Can we call them unlucky? Sympathy will be tempered by the knowledge that for warming up, ferrying drinks and acting as general dogsbodies for the day, they will each pick up $250,000 - should their team-mates be victorious, of course. Despite this, spare a thought for Anderson, the unluckiest of the four.
Anderson, a slip of a lad in life terms, is a veteran one-day cricketer for England. Since his debut six years ago, he has played in 97 one-day internationals and boasts an economy rate of less than five, the benchmark of a good one-day bowler. True, his rate in Twenty20 is much higher - whose isn't? - at 8.25, and this, that he was unconvincing in his only game here this week and the nature of the pitch, have probably counted against him.

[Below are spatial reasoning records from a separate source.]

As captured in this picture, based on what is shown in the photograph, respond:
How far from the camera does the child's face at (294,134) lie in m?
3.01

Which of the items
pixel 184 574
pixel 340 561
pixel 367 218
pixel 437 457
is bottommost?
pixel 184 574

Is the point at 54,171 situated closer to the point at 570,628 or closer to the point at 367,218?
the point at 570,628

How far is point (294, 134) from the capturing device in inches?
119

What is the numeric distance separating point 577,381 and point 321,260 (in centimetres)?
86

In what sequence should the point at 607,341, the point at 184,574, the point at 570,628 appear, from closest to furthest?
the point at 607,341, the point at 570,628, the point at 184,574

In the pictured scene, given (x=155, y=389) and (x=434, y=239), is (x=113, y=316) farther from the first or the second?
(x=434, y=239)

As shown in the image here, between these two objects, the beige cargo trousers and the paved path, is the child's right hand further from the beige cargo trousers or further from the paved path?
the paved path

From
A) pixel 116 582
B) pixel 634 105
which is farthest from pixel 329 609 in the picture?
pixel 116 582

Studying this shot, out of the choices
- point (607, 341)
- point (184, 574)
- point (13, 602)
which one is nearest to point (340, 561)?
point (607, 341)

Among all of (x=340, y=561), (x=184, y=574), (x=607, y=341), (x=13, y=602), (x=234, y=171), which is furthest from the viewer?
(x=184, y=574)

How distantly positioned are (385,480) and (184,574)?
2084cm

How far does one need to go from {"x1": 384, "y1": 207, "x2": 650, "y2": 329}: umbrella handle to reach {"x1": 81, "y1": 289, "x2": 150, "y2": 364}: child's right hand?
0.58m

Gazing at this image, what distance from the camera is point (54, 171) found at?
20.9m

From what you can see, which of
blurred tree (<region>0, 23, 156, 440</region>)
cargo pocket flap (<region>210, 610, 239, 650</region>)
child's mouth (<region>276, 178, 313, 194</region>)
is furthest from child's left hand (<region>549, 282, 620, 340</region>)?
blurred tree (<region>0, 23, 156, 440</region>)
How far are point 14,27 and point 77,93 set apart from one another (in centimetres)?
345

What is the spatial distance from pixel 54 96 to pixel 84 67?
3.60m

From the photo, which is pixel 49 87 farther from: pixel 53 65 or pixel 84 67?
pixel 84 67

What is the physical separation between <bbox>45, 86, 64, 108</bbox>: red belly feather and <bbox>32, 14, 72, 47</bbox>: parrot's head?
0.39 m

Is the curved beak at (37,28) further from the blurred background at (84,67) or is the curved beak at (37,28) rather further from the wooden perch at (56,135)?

But this will be a bitter pill to swallow because Anderson, 26, has played the past 40 one-day internationals, the same number of consecutive games as his captain, both of them last missing a one-day international in February 2007, in Sydney.
Sentimentality counts for nothing. Fielding, too, it would seem is irrelevant because Anderson is among England's most athletic movers and safest catchers. Later, in the press conference, Pietersen was asked who he would most like to see under a skyer to win the dough and Anderson was the first name he mentioned.
Of the others, Sidebottom has been walking around all week with his left calf strapped, and is short of match practice and match fitness, so his omission is no surprise. Pietersen described Sidebottom's fitness as only “touch and go”. As for the young Essex pair, Bopara and Cook, no one expected them to play. Pietersen seems to have a blind spot as far as Bopara is concerned, even though he is, in my estimation, a better cricketer than, say, Luke Wright. Bopara's time will come.
The blind spot belongs to the selectors where Cook and one-day cricket are concerned. His presence here this week has been viewed with the same incredulity as Sarah Palin's nomination for vice-president: one potentially just a heartbeat away from the presidency of the most powerful nation on earth; the other a stomach bug away from a pay day in Twenty20 cricket. Unbelievable.
The biggest beneficiaries of the selection process are Stephen Harmison, Wright and Graeme Swann. Harmison's selection is no surprise, and fully merited on recent form. His return to one-day cricket has been a well-timed one. But for that, Anderson would certainly be playing. If they were in each other's vicinity last night, Harmy would have been wise to employ a food taster and keep his rum and coke out of Anderson's reach.
Wright has been so invisible this week that his WAG - one of those seen to be enjoying Allen Stanford's charms - has enjoyed more photos and column inches than he has. He has not batted or bowled, except in practice, and even then he has not been always present, suffering from the dreaded bug.
“Luke hasn't done anything right this week, but then again he hasn't done anything wrong. There is going to come a time when we need the kind of strength in depth that he gives us,” Pietersen said, struggling to sound convinced. There is a feeling, although it is based on precious little evidence, that Wright enjoys what the pros call a BMT - big-match temperament - and will revel under the unique pressure that tonight's match will bring.
Swann has benefited from the conditions, which, in all but the most recent warm-up match between Middlesex and the Stanford Superstars, have favoured spin. Having not considered two spinners as part of their game plan at the start of the week, this is a change of tack. I wonder, though, if England realise how different that pitch for the final warm-up match (the one that will be used today) was from those earlier in the week. It was hard, flat and shiny - the kind on which a spinner could go the distance.
Still, you will find no one here holding a grudge against Swann. He has been one of the few England players to take wholeheartedly to this whole thing, propping up the bar at night, cracking jokes, doing passable impersonations of all and sundry and generally having a good time. He is cut from the same cloth as Chris Gayle, the Superstars captain.
While Swann has had his eyes on a pink Ferrari from the moment this match was touted, Gayle replied to a question about what he would do with the money, simply: “Spend it, man.” In these straitened times, the high street needs all the help it can get.